A thought on proofing

I use TextAloud to convert what I write to mp3 files, so I can listen to them for checking.   Reading involves seeing what is there and guessing some of the gaps, which is what makes proofing do hard.


So here I am in Chicago, where things are not always what you expect.  This is why I always take the Goodman Theater to be the Goddamn Theatre, and the DuSable Bridge to be the Disabled Bridge, or  that's my theory, anyway.

Monday 18 April 2011

Dedication OR I wish I had written that

William J. Lines is (or was?) a West Australian, a writer of lovely history, and I have just been mining his tale of Georgiana Molloy, called An All Consuming Passion, for a short piece in a more general book.  Because I had already done a fairly extensive coverage, he filled out the picture for me and clarified a few oddities and misconceptions, but without offering any extra meat that I could use—but he provided a delightful read.

*Work to complete:*
A – Return the passage of the blog excerpt from "I use TextAloud" to "my theory, anyway.", copied word for word.
B – For each statement, decide whether it agrees with the blog excerpt. Answer yes or no and quote the words from the blog excerpt that decide it. (i) The writer converts written work to mp3 files with TextAloud. (ii) The writer is in Chicago. (iii) Lines's book gave the writer extra meat to use.
C – According to the blog excerpt, what is the title of William J. Lines's tale of Georgiana Molloy?

*Records shown:*
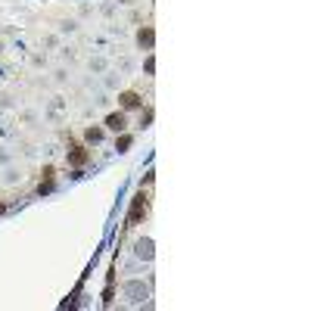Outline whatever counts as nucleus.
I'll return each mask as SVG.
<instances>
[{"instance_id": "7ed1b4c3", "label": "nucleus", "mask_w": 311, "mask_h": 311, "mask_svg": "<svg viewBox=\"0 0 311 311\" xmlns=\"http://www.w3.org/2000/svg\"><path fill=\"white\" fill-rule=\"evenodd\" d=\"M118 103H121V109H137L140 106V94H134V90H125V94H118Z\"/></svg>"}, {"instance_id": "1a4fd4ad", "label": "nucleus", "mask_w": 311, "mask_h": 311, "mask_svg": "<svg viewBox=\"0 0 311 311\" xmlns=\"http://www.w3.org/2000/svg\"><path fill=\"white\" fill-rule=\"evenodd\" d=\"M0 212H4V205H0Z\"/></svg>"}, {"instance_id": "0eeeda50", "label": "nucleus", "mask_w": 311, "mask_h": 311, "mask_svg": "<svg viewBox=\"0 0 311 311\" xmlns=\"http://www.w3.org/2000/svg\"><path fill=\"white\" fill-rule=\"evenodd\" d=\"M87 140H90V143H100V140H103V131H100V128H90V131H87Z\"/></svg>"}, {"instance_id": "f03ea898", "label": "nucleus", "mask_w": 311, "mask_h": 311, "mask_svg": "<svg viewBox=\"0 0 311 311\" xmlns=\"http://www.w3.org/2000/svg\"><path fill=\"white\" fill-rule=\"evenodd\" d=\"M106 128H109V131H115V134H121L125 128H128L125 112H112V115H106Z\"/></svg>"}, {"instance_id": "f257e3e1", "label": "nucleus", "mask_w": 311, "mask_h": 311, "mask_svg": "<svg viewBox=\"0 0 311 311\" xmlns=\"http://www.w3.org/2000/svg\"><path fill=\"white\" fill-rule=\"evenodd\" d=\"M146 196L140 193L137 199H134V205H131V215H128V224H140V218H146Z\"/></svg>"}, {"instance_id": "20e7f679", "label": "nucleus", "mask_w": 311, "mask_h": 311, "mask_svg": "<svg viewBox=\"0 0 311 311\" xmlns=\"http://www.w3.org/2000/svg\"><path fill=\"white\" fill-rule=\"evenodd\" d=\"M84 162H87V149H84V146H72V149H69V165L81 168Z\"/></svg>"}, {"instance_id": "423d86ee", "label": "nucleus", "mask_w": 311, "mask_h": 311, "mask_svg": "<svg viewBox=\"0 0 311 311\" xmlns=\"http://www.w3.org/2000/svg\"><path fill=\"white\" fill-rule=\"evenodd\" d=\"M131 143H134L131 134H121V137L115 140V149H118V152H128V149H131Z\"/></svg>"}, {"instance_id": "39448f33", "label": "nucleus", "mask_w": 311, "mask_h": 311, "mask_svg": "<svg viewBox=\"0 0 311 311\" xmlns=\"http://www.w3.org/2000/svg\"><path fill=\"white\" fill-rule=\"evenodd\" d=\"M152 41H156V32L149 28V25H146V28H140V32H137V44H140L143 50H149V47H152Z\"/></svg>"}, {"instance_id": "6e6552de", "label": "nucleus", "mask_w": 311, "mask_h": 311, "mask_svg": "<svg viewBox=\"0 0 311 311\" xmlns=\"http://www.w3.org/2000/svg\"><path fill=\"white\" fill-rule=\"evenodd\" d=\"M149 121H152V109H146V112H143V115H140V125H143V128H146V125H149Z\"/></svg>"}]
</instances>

*Outputs by task:*
A –
I use TextAloud to convert what I write to mp3 files, so I can listen to them for checking.   Reading involves seeing what is there and guessing some of the gaps, which is what makes proofing do hard.


So here I am in Chicago, where things are not always what you expect.  This is why I always take the Goodman Theater to be the Goddamn Theatre, and the DuSable Bridge to be the Disabled Bridge, or  that's my theory, anyway.

B –
(i) Yes: "I use TextAloud to convert what I write to mp3 files"
(ii) Yes: "So here I am in Chicago"
(iii) No: "without offering any extra meat that I could use"

C – An All Consuming Passion